Saved data entries
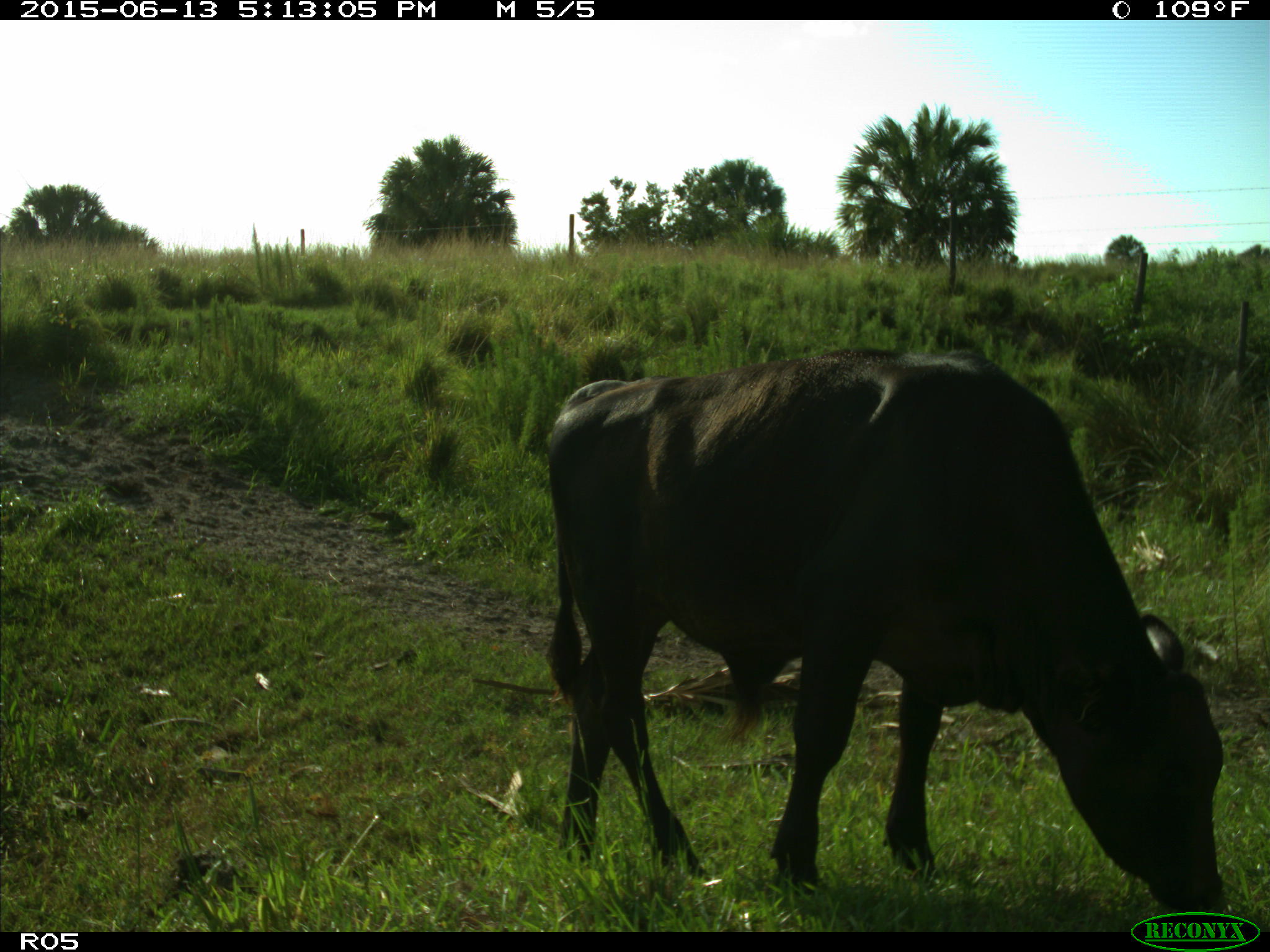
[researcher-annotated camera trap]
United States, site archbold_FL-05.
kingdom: Animalia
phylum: Chordata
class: Mammalia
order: Artiodactyla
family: Bovidae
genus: Bos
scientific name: Bos taurus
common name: domestic cow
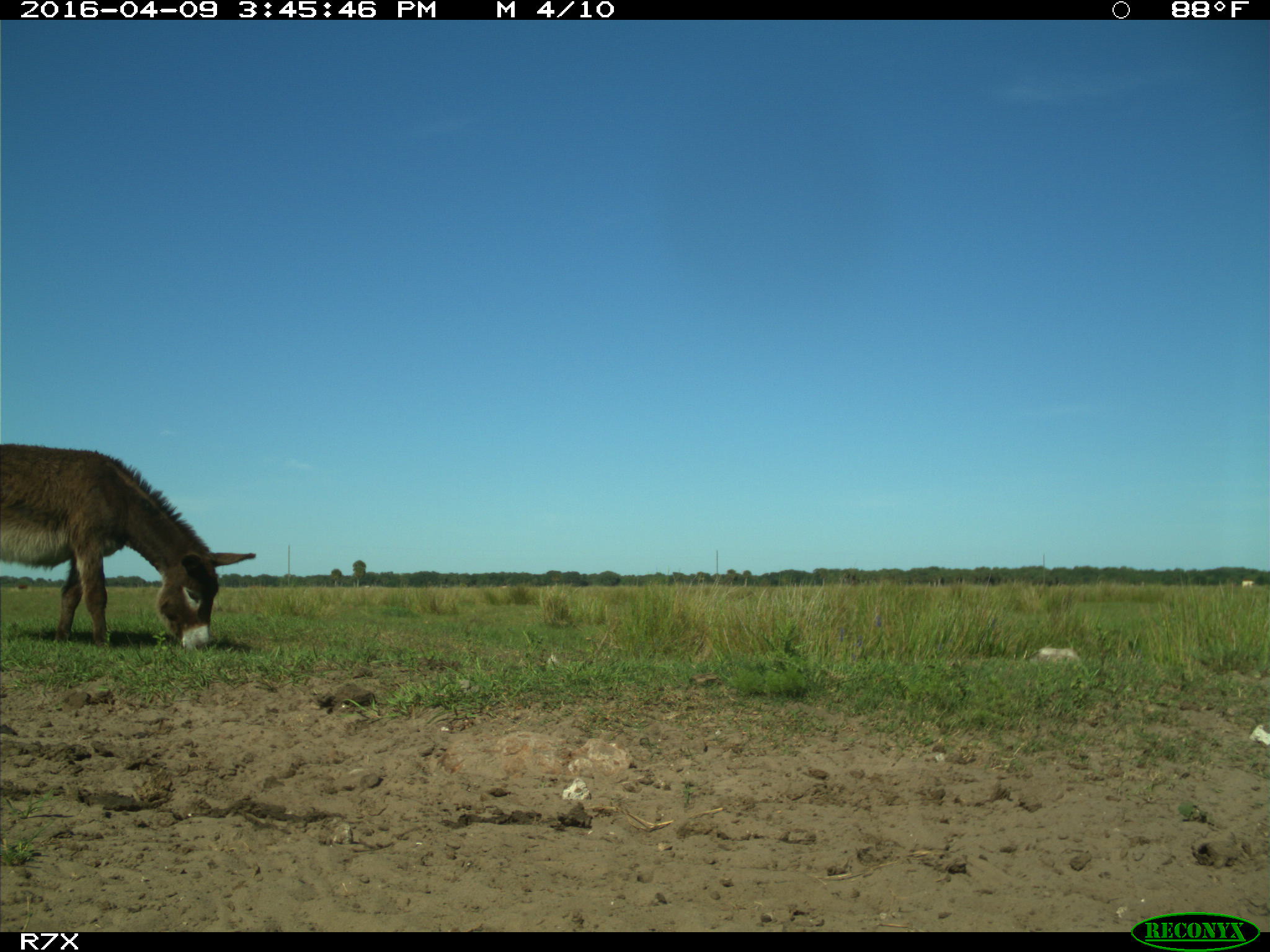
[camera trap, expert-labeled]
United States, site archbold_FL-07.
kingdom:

- Work item: Find how many lines of the entries contain "States". Respond with the number only.

- Output: 2